> [CONSIGNE DONNÉE 1]: D'après l'article sur Aleksander Ceferin, depuis quelle date occupe-t-il la présidence de l'UEFA ?
> [CONSIGNE DONNÉE 2]: Selon l'article sur Aleksander Ceferin, pourquoi celui-ci devrait-il obtenir un deuxième mandat à la tête de l'UEFA ?
> [CONSIGNE DONNÉE 3]: Rédigez la suite de l'article sur Aleksander Ceferin à partir de son dernier intertitre.

Le président de l’UEFA, Aleksander Ceferin, en novembre 2018 à Bruxelles. / JOHN THYS / AFP

La plupart des amateurs de ballon rond ignorent tout, ou presque, de lui. Il est pourtant l’homme le plus puissant du football européen. Obscur avocat slovène en droit criminel et commercial, Aleksander Ceferin, 51 ans, est, depuis septembre 2016, le (septième) président de l’Union des associations européennes de football (UEFA). Le premier issu de l’ex-bloc de l’Est. Unique candidat à sa succession, ce juriste au regard d’acier devrait être élu pour un deuxième mandat de quatre ans, jeudi 7 février, lors du congrès de l’UEFA, organisé à Rome.

Sans faire de vagues, le successeur de Michel Platini pilote la puissante confédération avec habileté. A son actif, M. Ceferin peut se targuer d’avoir lancé plusieurs réformes, dont une nouvelle version du fair-play financier, en vertu duquel les clubs ne doivent pas dépenser plus qu’ils ne gagnent sous peine de sanctions, l’introduction de l’assistance à l’arbitrage vidéo (VAR) pour les matchs des Coupes d’Europe dès cette année et la création d’une troisième compétition à compter de la saison 2021-2022.

Mais le sujet sur lequel M. Ceferin est attendu, et qui sera central dans son prochain mandat, c’est l’équilibre entre « grands » clubs et « petits » clubs, un dossier sur lequel il est pris en porte-à-faux entre des intérêts divergents.

Les « Football Leaks » ont mis en évidence la complaisance des dirigeants de l’UEFA avec le Paris-Saint-Germain dans le cadre du fair-play financier.

En août 2016, entre le départ contraint de Michel Platini et l’élection de M. Ceferin, ils ont par ailleurs cédé à la pression d’un « cartel » de grands clubs européens (Bayern Munich, Real Madrid, FC Barcelone, Juventus Turin) en entérinant un projet de réforme de la Ligue des champions, dont la nouvelle formule (pour le cycle 2018-2021) avantage les cadors.

« A la solde des gros clubs ? »

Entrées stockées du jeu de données
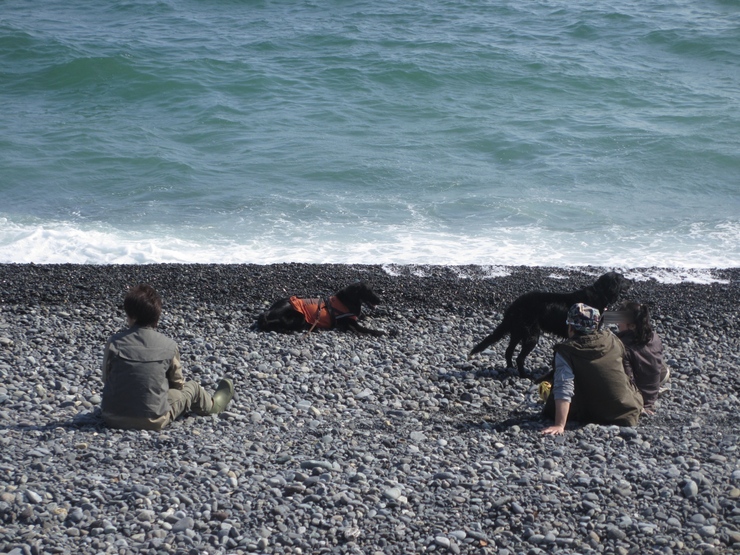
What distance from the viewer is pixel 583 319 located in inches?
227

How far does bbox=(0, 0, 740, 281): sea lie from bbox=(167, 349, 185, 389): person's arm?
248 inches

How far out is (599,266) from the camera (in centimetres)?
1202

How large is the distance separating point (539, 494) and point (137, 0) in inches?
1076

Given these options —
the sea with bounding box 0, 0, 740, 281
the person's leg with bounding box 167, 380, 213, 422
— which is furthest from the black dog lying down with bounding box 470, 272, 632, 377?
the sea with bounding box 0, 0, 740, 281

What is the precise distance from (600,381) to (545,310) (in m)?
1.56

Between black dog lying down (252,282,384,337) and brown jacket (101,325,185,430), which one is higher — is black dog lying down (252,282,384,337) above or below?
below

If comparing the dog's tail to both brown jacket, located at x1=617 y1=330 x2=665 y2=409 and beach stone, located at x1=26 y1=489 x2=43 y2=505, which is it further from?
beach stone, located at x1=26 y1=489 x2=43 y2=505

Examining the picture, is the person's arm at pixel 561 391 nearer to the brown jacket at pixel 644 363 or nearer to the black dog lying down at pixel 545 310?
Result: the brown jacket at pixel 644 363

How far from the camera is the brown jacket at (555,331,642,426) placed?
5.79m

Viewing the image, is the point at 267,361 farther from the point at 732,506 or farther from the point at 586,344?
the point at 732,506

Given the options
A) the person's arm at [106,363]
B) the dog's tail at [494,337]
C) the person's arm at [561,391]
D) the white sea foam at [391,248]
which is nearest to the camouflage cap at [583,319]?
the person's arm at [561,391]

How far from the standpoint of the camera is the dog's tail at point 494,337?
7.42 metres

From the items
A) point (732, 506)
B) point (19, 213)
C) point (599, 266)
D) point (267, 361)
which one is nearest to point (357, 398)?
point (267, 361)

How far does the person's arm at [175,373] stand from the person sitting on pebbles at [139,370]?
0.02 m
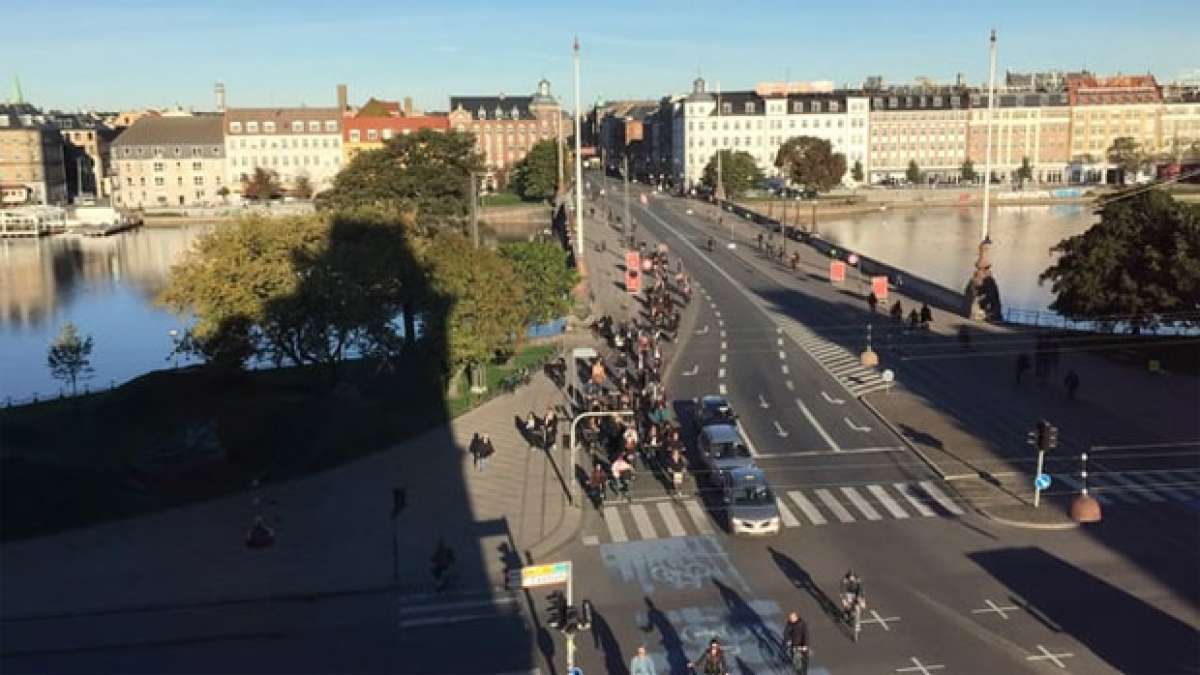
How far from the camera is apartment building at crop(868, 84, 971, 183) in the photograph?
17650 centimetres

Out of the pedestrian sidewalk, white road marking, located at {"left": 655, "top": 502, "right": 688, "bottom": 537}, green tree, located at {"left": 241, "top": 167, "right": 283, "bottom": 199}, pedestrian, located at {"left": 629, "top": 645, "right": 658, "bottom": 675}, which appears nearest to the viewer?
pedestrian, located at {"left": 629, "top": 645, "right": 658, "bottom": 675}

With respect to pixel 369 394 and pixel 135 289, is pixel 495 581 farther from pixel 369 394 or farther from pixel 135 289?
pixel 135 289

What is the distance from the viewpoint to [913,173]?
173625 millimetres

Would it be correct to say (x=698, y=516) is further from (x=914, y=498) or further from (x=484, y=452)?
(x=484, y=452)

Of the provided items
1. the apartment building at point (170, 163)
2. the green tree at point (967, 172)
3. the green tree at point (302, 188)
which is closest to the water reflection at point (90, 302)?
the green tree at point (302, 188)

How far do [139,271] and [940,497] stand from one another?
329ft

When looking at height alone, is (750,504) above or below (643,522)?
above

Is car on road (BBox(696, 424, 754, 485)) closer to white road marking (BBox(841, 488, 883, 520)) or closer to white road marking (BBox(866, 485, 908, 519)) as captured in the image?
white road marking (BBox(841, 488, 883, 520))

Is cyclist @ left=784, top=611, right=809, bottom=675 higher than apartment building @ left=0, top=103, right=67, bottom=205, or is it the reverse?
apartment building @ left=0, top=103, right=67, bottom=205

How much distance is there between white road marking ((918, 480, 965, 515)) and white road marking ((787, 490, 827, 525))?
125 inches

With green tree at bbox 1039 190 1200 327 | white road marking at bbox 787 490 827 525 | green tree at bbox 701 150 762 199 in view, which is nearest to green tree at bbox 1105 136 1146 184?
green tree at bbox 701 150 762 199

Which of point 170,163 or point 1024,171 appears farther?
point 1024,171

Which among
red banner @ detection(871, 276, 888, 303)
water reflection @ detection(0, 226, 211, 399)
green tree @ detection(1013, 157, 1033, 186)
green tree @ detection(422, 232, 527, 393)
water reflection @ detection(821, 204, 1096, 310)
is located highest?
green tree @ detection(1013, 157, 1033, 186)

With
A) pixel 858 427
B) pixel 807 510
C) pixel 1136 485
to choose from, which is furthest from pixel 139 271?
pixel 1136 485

> [RÉPONSE À LA CONSIGNE 1]: Depuis septembre 2016.

> [RÉPONSE À LA CONSIGNE 2]: Il est l'unique candidat à sa succession. Il devrait donc être élu pour un deuxième mandat de quatre ans le jeudi 7 février, lors du congrès de l'UEFA organisé à Rome.

> [RÉPONSE À LA CONSIGNE 3]:
« M. Ceferin a pris la machine en marche », le défend Florence Hardouin, membre du comité exécutif (gouvernement) de l’UEFA. « Certaines réformes, comme celles des Coupes d’Europe, étaient déjà actées et votées avant son arrivée », poursuit la Française, candidate à un nouveau mandat lors du congrès de Rome, qui dépeint M. Ceferin comme « soucieux des équilibres entre les grands, les moyens et les plus petits pays ; ce qui n’est pas facile, car les problématiques, les besoins sont parfois aux antipodes ».

« Aleksander n’a pas un job facile quand il s’agit de rendre les grands clubs heureux, car nous savons combien ils sont importants pour le succès commercial de la Ligue des champions, abonde l’ex-buteur croate Davor Suker, lui aussi membre du comité exécutif. Mais nous devons garder ce modèle de solidarité, parce qu’il y a beaucoup de clubs plus petits qui aident à développer des joueurs comme Luka Modric, et qui méritent leur part du gâteau. »

« Ceferin est-il à la solde des gros clubs ?, s’interroge Bernard Caïazzo, président du conseil de surveillance de l’AS Saint-Etienne et patron de Première Ligue, le syndicat des clubs de l’élite française. Il dit que le football doit être moins capitalistique, plus rééquilibré. Mais la réalité, c’est autre chose. La distribution des revenus va de plus en plus vers les clubs les plus riches. Il y a une énorme contradiction entre les paroles et les actes. »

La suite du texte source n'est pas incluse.